Analytically, this presumption mirrors the weaknesses of mainstream economic theory. First there were perfect markets, financial or otherwise, and they would lead to socially efficient outcomes. Then came ‘imperfections’, typically caused by ‘informational’ or other micro-level problems with transactions, which gave rise to conflicts of interest, potential misallocations of capital and crises. Virtue lies in deducing the contracts, ‘institutions’ and state regulation that can ameliorate these microeconomic conflicts, align incentives, and help earthly markets become more perfect.

This scheme not only leaves out the destructive endogenous tendencies of financial markets towards instability, but also abstracts from the historical, social, economic and political processes that condition the formulation, enforcement and avoidance of regulation. There is no ‘optimal regulation’ that applies equally to all periods and benefits the interests of all social groups. Financial regulation is an important but nevertheless secondary element of broader economic and political regimes. It is only ‘optimal’ in relation to specific socio-political interests.

Following the Second World War, financial regulation imposed a degree of ‘financial repression’ to facilitate the reindustrialisation of Europe and Japan, the restoration of international trade, and the stabilisation of capitalism in the face of the USSR and radicalised domestic working classes. Over the past two or three decades, financial regulation has served the broader push for international market liberalisation and privatisation. The result of this push has been growing inequality, falling real investment and the rising levels of household debt that triggered the current crisis. Sustainable economic recovery requires the reversal of these realities.

The first issue for those committed to equitable societies and economic justice cannot be what kind of financial regulation is necessary. The first issue is the kind of economy we want—more equitable distributions of income, full employment, increases in environmentally sound productive investment, increases in the growth of physical productivity, high standard of universal social services, the rapid and environmentally responsible industrialisation of developing countries, etc. The second issue is the kind of political, economic and financial institutions that can help deliver those goals.
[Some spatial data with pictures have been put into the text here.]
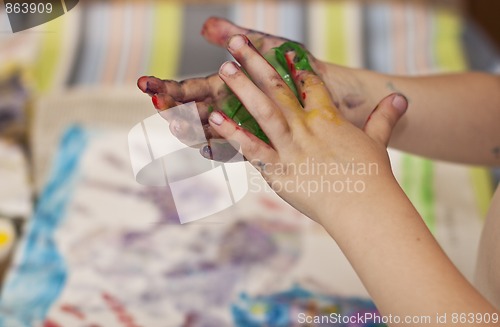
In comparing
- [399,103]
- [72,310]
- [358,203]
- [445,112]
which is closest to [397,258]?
[358,203]

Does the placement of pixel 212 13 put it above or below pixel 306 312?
above

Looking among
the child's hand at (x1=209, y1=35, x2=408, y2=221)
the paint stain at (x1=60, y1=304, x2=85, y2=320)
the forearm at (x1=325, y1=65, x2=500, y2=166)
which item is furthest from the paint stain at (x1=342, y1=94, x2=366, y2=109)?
the paint stain at (x1=60, y1=304, x2=85, y2=320)

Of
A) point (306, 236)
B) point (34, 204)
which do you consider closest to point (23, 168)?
point (34, 204)

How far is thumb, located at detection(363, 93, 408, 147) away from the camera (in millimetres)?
577

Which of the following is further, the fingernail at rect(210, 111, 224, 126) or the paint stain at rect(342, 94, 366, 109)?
the paint stain at rect(342, 94, 366, 109)

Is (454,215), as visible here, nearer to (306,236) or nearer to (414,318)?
(306,236)

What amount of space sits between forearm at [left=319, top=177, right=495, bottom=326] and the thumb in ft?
0.19

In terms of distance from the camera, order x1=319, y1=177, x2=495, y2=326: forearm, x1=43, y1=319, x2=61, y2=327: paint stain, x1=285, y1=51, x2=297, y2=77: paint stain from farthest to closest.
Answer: x1=43, y1=319, x2=61, y2=327: paint stain → x1=285, y1=51, x2=297, y2=77: paint stain → x1=319, y1=177, x2=495, y2=326: forearm

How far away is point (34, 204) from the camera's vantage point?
1.01 meters

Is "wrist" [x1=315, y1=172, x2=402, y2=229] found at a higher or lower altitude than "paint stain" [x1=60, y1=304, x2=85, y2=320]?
higher

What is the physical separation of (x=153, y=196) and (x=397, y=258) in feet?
1.78

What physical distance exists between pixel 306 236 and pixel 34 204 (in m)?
0.41

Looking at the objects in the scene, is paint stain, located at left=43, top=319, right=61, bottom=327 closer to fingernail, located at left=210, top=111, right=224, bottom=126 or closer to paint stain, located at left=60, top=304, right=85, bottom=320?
paint stain, located at left=60, top=304, right=85, bottom=320

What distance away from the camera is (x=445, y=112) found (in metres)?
0.73
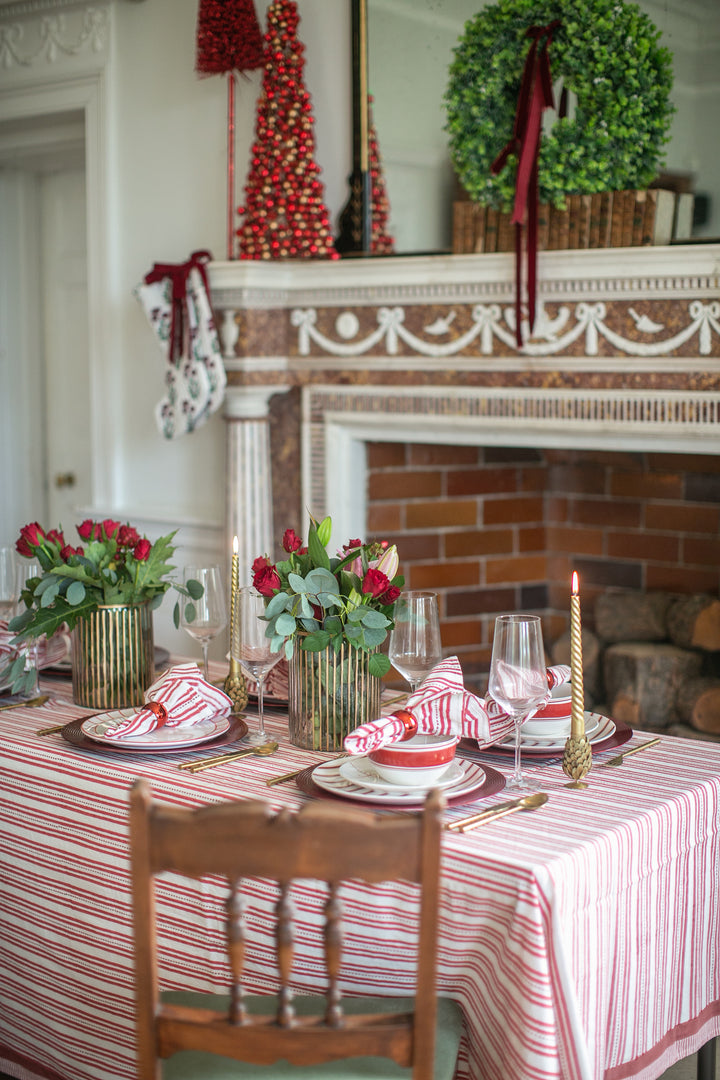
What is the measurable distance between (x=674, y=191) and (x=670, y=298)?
25 cm

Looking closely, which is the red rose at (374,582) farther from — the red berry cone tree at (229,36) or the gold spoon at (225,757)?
the red berry cone tree at (229,36)

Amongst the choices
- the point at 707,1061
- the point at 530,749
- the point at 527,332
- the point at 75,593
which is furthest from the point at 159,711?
the point at 527,332

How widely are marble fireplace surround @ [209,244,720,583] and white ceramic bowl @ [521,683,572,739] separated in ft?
4.06

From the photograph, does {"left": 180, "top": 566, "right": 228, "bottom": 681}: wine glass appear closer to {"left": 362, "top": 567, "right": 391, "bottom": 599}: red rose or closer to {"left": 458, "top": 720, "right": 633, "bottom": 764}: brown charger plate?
{"left": 362, "top": 567, "right": 391, "bottom": 599}: red rose

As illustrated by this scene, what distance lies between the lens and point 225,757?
72.9 inches

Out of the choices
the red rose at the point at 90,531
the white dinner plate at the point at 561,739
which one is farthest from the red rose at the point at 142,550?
the white dinner plate at the point at 561,739

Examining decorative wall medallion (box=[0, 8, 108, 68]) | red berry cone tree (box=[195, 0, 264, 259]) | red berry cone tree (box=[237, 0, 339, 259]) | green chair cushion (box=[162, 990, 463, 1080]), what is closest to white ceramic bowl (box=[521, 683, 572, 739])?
green chair cushion (box=[162, 990, 463, 1080])

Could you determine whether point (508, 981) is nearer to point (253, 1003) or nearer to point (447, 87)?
point (253, 1003)

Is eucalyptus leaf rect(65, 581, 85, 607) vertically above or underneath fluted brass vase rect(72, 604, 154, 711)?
above

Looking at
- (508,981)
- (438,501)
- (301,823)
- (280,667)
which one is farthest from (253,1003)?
(438,501)

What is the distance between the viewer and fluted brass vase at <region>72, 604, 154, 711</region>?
2.08m

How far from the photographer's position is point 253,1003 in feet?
5.01

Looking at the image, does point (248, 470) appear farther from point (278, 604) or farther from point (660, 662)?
point (278, 604)

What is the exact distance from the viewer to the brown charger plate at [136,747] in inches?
73.7
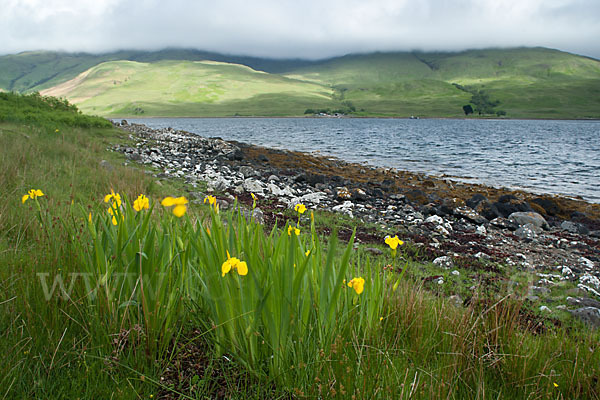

A third issue arises if and only if those institutions include private financial firms (and I take a dim view on that possibility): how to ensure regulation represses their destructive tendencies and forces them to deliver in line with broader social aims.

A debate that jumps straight into discussions about financial regulation and its minutiae, without questioning the economic and policy regime of the past few years, will be a debate on how to build the shiniest new pails to serve up the old garbage of rising inequality, privatisation, low investment and underdevelopment.